Penipuan di Jakpus: Hipnotis Korban Hingga Rolex Palsu

Penipuan di Jakpus: Hipnotis Korban Hingga Rolex Palsu

Nur Khafifah - detikNews
Selasa, 04 Des 2012 11:52 WIB
Jakarta - Polres Jakarta Pusat berhasil membekuk para pelaku berbagai modus penipuan. Ada penjahat yang menggunakan kemampuan hipnotis dan juga yang menjual jam Rolex palsu.

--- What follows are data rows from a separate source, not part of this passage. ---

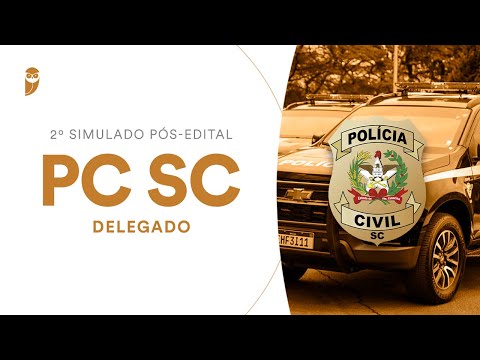 2º Simulado PC SC - Pós-edital (Delegado) - Correção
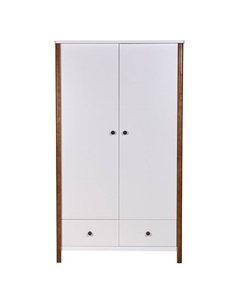 Шкаф двухсекционный kids Simple 3510, с ящиками, цвет белый-дуб крафт Polini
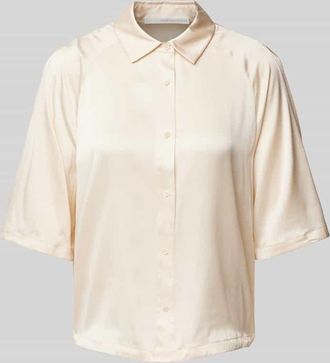 Herzensangelegenheit Herzensangelegenheit Hemdbluse aus Seiden-Mix in Sand, Größe 34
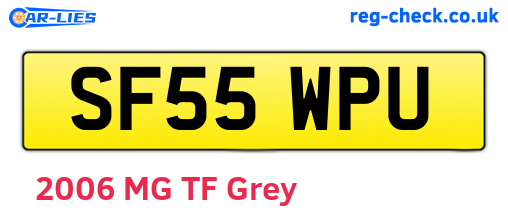 SF55WPU are the vehicle registration plates.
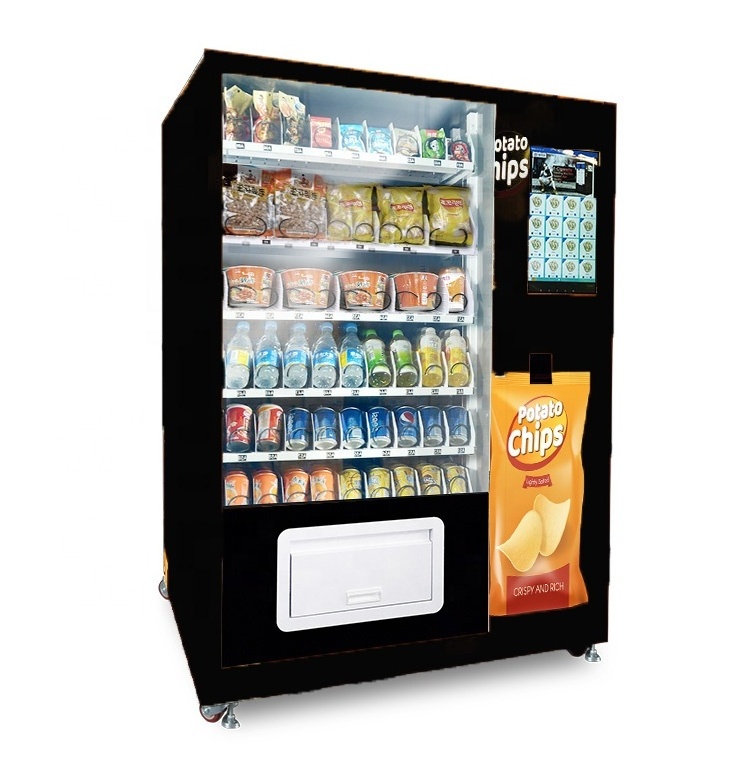 Refrigerated Drink Vending Machines Combo Snack Vending Machine For Foods and Drinks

Kasus penipuan pertama terjadi di Gedung Sarinah. Pelaku seorang pria inisial (AI) menghipnotis korban, lalu mengaku sebagai pedagang berlian, kemudian mengajak korban kencan dan saat korban lengah, pelaku mengambil handphone dan ATM korban. Jumlah korban diketahui total mencapai 9 orang. Barang bukti yang diamankan 9 handphone 7 kartu ATM.

"Pelaku dikenakan pasal 378 KUHP tentang penipuan," ujar Kasat Reskrim Polres Jakarta Pusat AKBP Rahmat dalam rilis yang dilakukan di Mapolres Jakarta Pusat, Jalan Kramat Raya, Jakarta, Selasa (4/12/2012).

SCROLL TO CONTINUE WITH CONTENT

Kasus penipuan kedua terjadi di wilayah Kebon Kacang. Menurut Rahmat, modus tersangka adalah dengan menawarkan sebuah jam Rolex palsu dan membujuk korban untuk melakukan pembayaran di mesin ATM terdekat.

Para tersangka berinisial AS, ML, dan IR. Modus operasi pelaku mengaku sebagai warga Brunei, lalu menawrkan jam Rolex. Kemudian korban diajak ke mesin ATM, untuk melakukan pembayaran. Saat di dalam mesin ATM, dengan kelincahannya pelaku menukar kartu ATM korban yang sebelumnya telah diketahui no pin korban dan saat melakukan cek saldo, dilihat oleh pelaku.

"Korban mengalami kerugian sebesar Rp 54 juta. Barang bukti 18 kartu ATM, dan 3 unit jam merk Rolex. Mereka dikenakan pasal 378 KUHP tentang penipuan," terang Rahmat.

Polres Jakarta Pusat juga menangkap pelaku kejahatan yang lain. "Kami menangkap tersangka berinisial GS, ETW yang melakukan tindak pidana pencurian," kata Rahmat.

Ceritanya, korban sedang berjalan dari Masjid Istiqlal menuju silang Monas. Saat melintas di TKP, tiba-tiba korban dihadang oleh dua bandit. Salah satu pelaku menodongkan satu senjata tajam ke arah leher korban dan meminta paksa tas milik korban yang berisi HP, dompet dan uang. Barang bukti yang ditemukan satu tas selempang hitam dua unit ponsel serta dua buah dompet, dan sebilah senjata tajam, jenis golok panjang 50 cm. TKP tepatnya di depan SMU 4 Sawah Besar, Jakarta Pusat. " Mereka dikenai pasal 365 KUHP tentang pencurian dengan kekerasan," ucap Rahmat.

Polisi juga menangkap SJ, narapidana yang melarikan diri dari Cipinang. Pelaku melarikan diri sejak Juli 2012 lalu. Dia kabur dengan cara memanjat atap masjid , dan melompat pagar berduri yang berada di atas dapur LP Cipinang lalu keluar pagar. "Dia sempat bersembunyi di Bogor, Jawa Barat, sebelum berhasil ditangkap kembali di Jakarta," ujar Rahmat.